##### Trecho para leitura #####

Apesar da clara posição do FDA, Cohen e seus co-autores descobriram facilmente nootrópicos contendo piracetam com uma simples pesquisa no Google.
A equipe encontrou 14 suplementos para melhorar o cérebro que contêm piracetam. Duas marcas não estavam disponíveis para compra e outras sete não exibiram claramente as palavras "suplemento dietético" em seus rótulos; portanto, os autores limitaram sua análise às cinco marcas restantes. Os autores compraram duas amostras de cada marca e analisaram seus ingredientes.
Eles descobriram que um suplemento não continha piracetam e as quatro marcas restantes continham quantidades diferentes do medicamento, dependendo do lote. Entre essas quatro marcas, a quantidade real de piracetam variou entre 85% e 118% da quantidade listada no rótulo. Dependendo da marca que eles compraram, os consumidores podem ficar expostos a cerca de 830 mg a 11.300 mg de piracetam por dia, se seguirem as instruções de dosagem.

##### Material #####

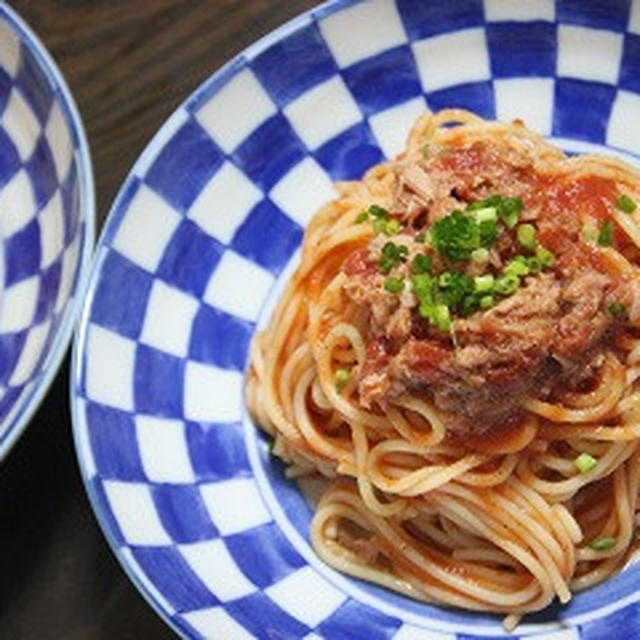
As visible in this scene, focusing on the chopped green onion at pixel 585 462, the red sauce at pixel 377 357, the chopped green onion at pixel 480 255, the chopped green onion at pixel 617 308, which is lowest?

#####

[Tarefas]
a: Liste todos os valores com unidade de medida (% ou mg) que aparecem no trecho sobre o piracetam.
b: Responda com base no trecho sobre o piracetam:
(i) Como Cohen e seus co-autores encontraram os nootrópicos com piracetam?
(ii) Quantas amostras de cada marca os autores compraram?
(iii) Quantas marcas não exibiam claramente as palavras "suplemento dietético" no rótulo?
c: Prolongue o trecho sobre o piracetam, escrevendo a partir da última frase.
O material não tem relação com o trecho sobre o piracetam.

[Respostas]
a: 85%, 118%, 830 mg, 11.300 mg

b:
(i) Com uma simples pesquisa no Google.
(ii) Duas.
(iii) Sete.

c:
"Isso é mais alto do que a quantidade mais alta prescrita rotineiramente para distúrbios cognitivos" na Europa, disse Cohen. Além disso, indivíduos com insuficiência renal não conseguem metabolizar bem o piracetam e podem reagir mal a grandes doses, acrescentou. Como a função renal geralmente diminui com a idade e os adultos representam um importante mercado para os nootrópicos, muitos consumidores podem enfrentar sérios riscos à saúde ao tomar esses produtos, disse ele.
O piracetam apareceu pela primeira vez no mercado europeu de drogas em 1971, anunciado como o primeiro medicamento nootrópico a melhorar a função cognitiva sem sedar ou estimular o usuário, de acordo com a Biblioteca Nacional de Medicina dos EUA. Atualmente, os médicos na Europa geralmente prescrevem o medicamento para o tratamento de espasmos musculares involuntários, mas também prescrevem o medicamento off label para aliviar as dificuldades de aprendizagem em crianças. Nos adultos mais velhos, o piracetam é usado para melhorar a função de memória e reduzir os sintomas de demência. Apesar da reputação de longa data do piracetam como estimulador do cérebro, poucas pesquisas sugerem que a droga melhore a cognição, de acordo com um relatório de 2001 da revista Cochrane Systematic Review.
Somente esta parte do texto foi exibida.